## WORK TO BE COMPLETED
Copy out the data in full and exactly, passing over the pictures.

## MATERIAL PROVIDED

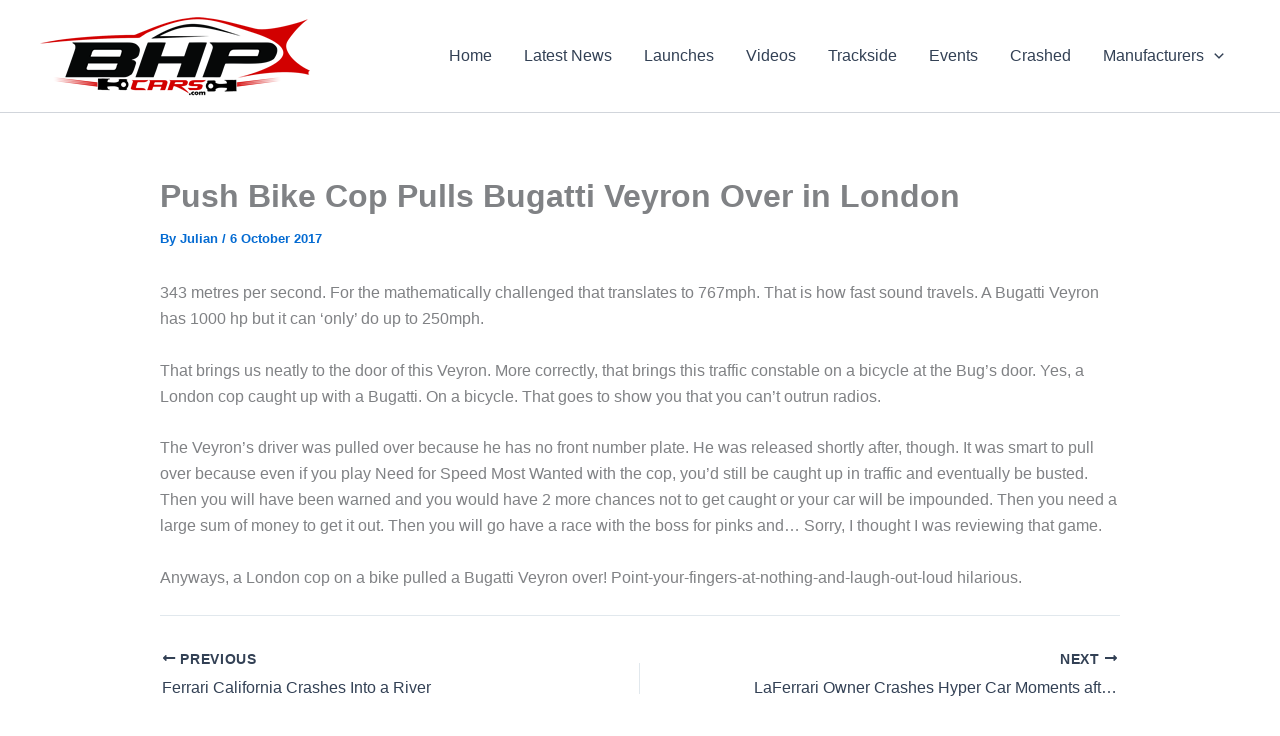

--- FILE ---
content_type: text/html; charset=utf-8
request_url: https://www.google.com/recaptcha/api2/aframe
body_size: 268
content:
<!DOCTYPE HTML><html><head><meta http-equiv="content-type" content="text/html; charset=UTF-8"></head><body><script nonce="4p13-RxY-YaXFJYBBUcaAA">/** Anti-fraud and anti-abuse applications only. See google.com/recaptcha */ try{var clients={'sodar':'https://pagead2.googlesyndication.com/pagead/sodar?'};window.addEventListener("message",function(a){try{if(a.source===window.parent){var b=JSON.parse(a.data);var c=clients[b['id']];if(c){var d=document.createElement('img');d.src=c+b['params']+'&rc='+(localStorage.getItem("rc::a")?sessionStorage.getItem("rc::b"):"");window.document.body.appendChild(d);sessionStorage.setItem("rc::e",parseInt(sessionStorage.getItem("rc::e")||0)+1);localStorage.setItem("rc::h",'1768872267332');}}}catch(b){}});window.parent.postMessage("_grecaptcha_ready", "*");}catch(b){}</script></body></html>

--- FILE ---
content_type: application/javascript; charset=utf-8
request_url: https://fundingchoicesmessages.google.com/f/AGSKWxXM_aELCtMqi_9R12ZNdrTzrB-zY_ga7JwFi2q3Zx-JLW0dfzX_e1PaAbnr2YMQDdINmJjqiuT_wKwuQ5fqldj8twN1aJkyu8nYXpz7tJaOG_wp6M1jjqo4OWxeQ_O-y9w3qmFi0X-un-BJ7_gVnLLiflWoEPWBNlOfMKPGX6aFqF9XSuHOrgTj_Wio/_/easyazon-_798x99_=%22/business/help/788160621327601/?%22])/adbar2_-advert1.
body_size: -1292
content:
window['3c84d4f0-1dc4-47fd-94f1-88a6b9ad0b3a'] = true;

## RESULT OF THE TASK
--- FILE ---
content_type: text/html; charset=utf-8
request_url: https://www.google.com/recaptcha/api2/aframe
body_size: 268
content:
<!DOCTYPE HTML><html><head><meta http-equiv="content-type" content="text/html; charset=UTF-8"></head><body><script nonce="4p13-RxY-YaXFJYBBUcaAA">/** Anti-fraud and anti-abuse applications only. See google.com/recaptcha */ try{var clients={'sodar':'https://pagead2.googlesyndication.com/pagead/sodar?'};window.addEventListener("message",function(a){try{if(a.source===window.parent){var b=JSON.parse(a.data);var c=clients[b['id']];if(c){var d=document.createElement('img');d.src=c+b['params']+'&rc='+(localStorage.getItem("rc::a")?sessionStorage.getItem("rc::b"):"");window.document.body.appendChild(d);sessionStorage.setItem("rc::e",parseInt(sessionStorage.getItem("rc::e")||0)+1);localStorage.setItem("rc::h",'1768872267332');}}}catch(b){}});window.parent.postMessage("_grecaptcha_ready", "*");}catch(b){}</script></body></html>

--- FILE ---
content_type: application/javascript; charset=utf-8
request_url: https://fundingchoicesmessages.google.com/f/AGSKWxXM_aELCtMqi_9R12ZNdrTzrB-zY_ga7JwFi2q3Zx-JLW0dfzX_e1PaAbnr2YMQDdINmJjqiuT_wKwuQ5fqldj8twN1aJkyu8nYXpz7tJaOG_wp6M1jjqo4OWxeQ_O-y9w3qmFi0X-un-BJ7_gVnLLiflWoEPWBNlOfMKPGX6aFqF9XSuHOrgTj_Wio/_/easyazon-_798x99_=%22/business/help/788160621327601/?%22])/adbar2_-advert1.
body_size: -1292
content:
window['3c84d4f0-1dc4-47fd-94f1-88a6b9ad0b3a'] = true;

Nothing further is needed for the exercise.